━━━━━ Material to process

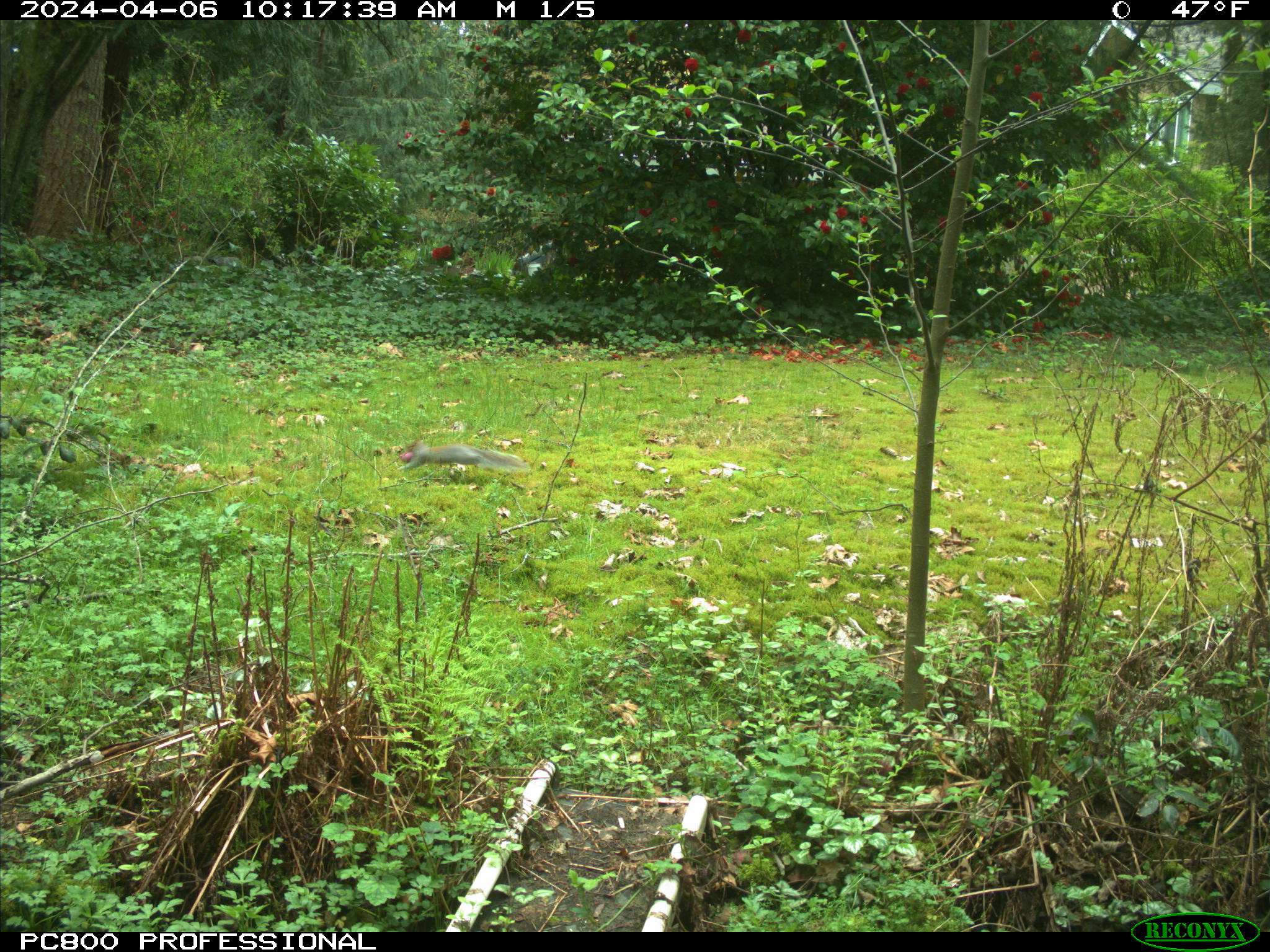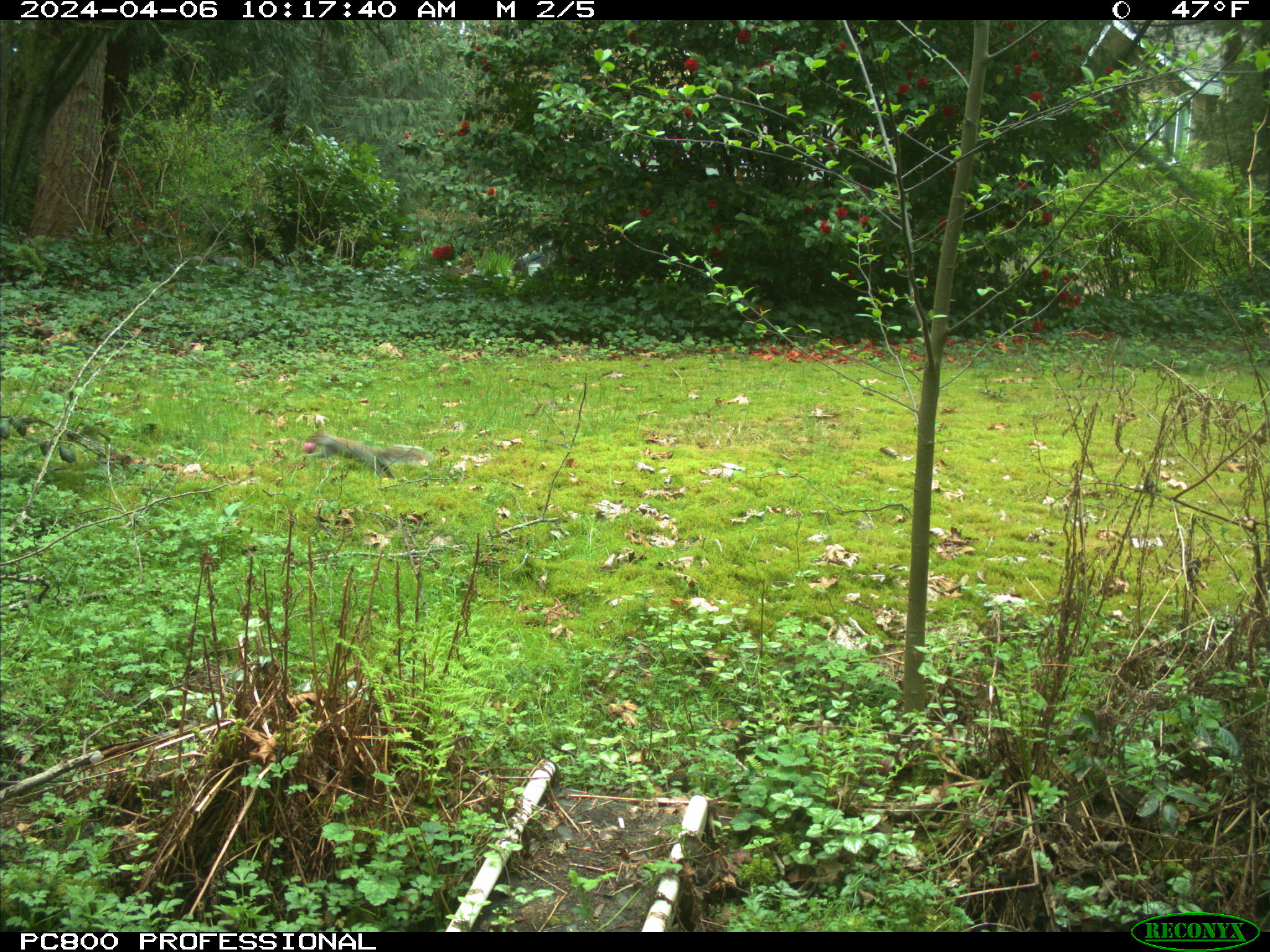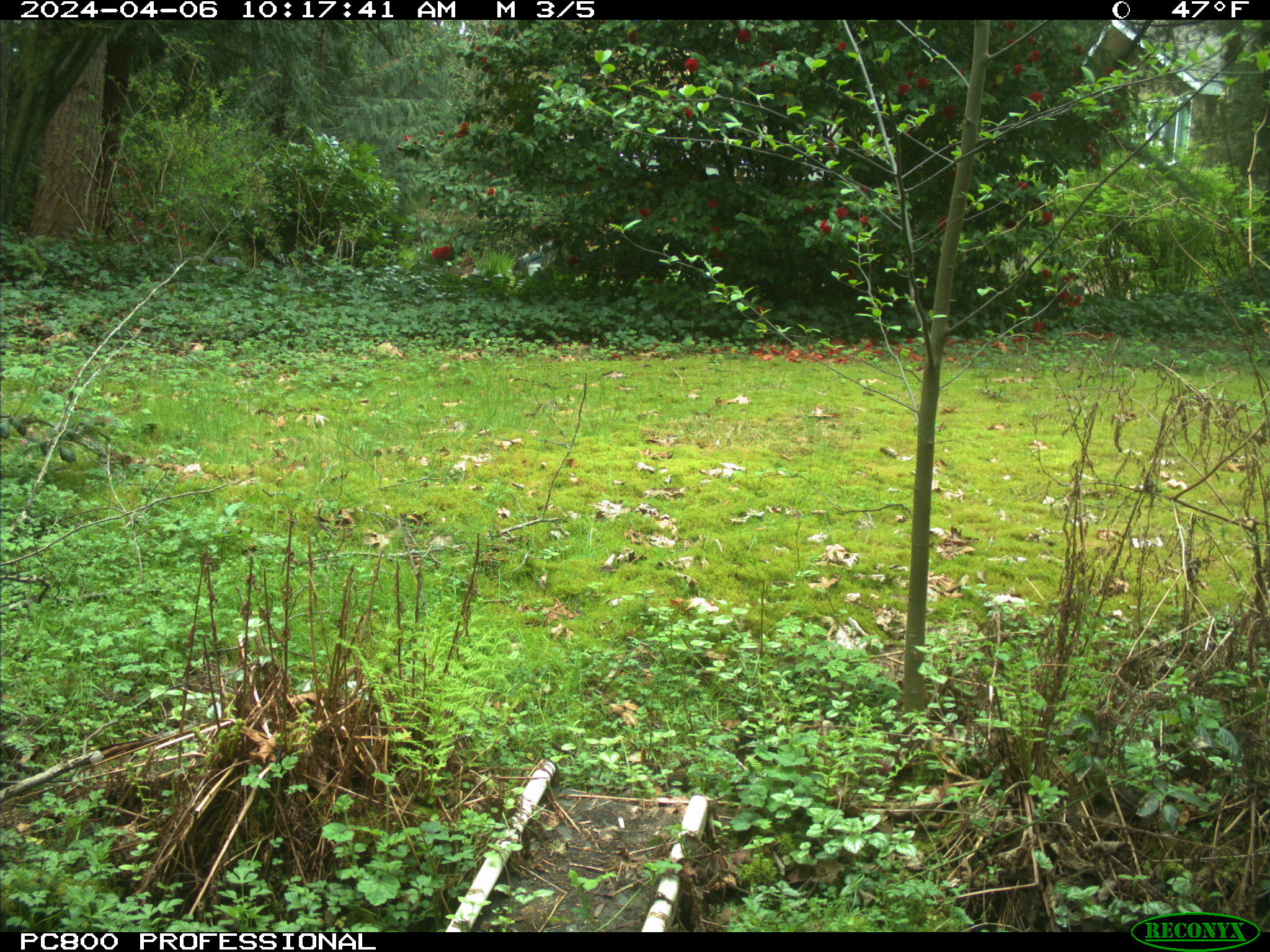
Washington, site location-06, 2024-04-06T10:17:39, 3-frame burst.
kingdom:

━━━━━━━━━━
━━━━━ Material to process

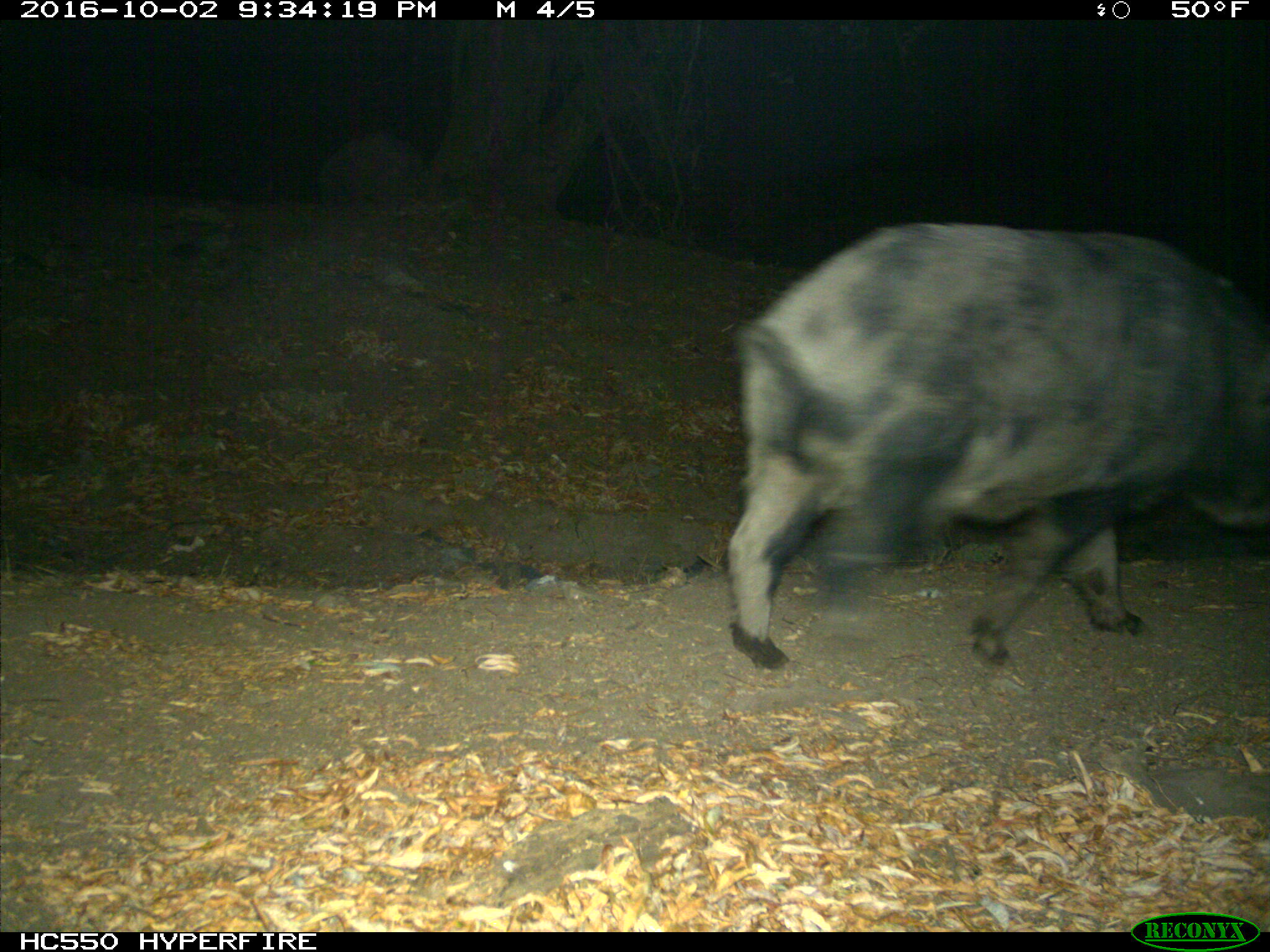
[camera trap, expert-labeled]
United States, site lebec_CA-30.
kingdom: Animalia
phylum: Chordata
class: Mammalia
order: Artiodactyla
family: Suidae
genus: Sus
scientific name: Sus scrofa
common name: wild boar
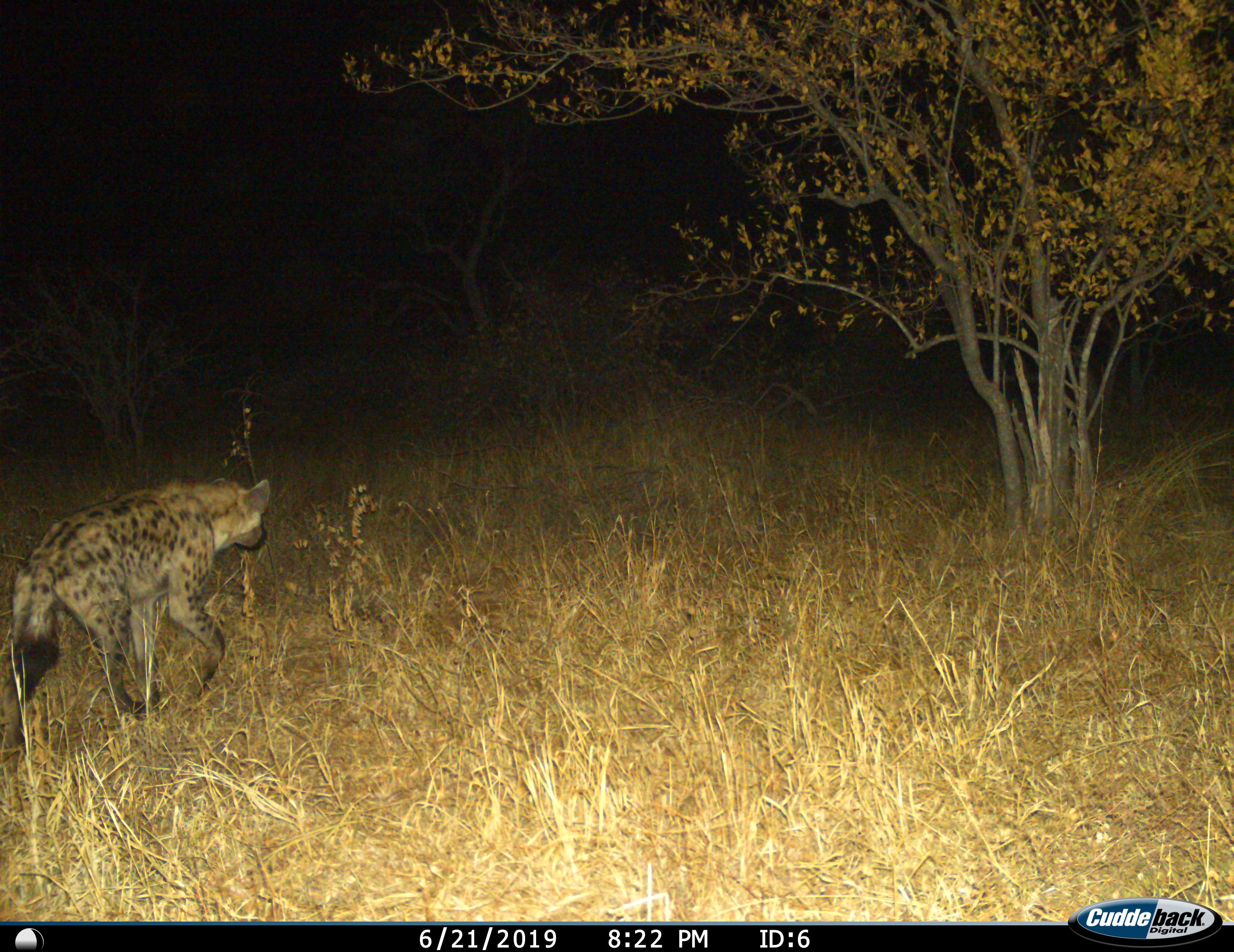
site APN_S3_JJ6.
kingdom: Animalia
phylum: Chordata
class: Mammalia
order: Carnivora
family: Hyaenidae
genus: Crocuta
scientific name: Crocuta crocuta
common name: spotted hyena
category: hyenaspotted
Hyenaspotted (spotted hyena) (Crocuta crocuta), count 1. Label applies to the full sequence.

━━━━━━━━━━

Count how many lines above hold the word "site", then reply with that number alone.

**Worked solution**
3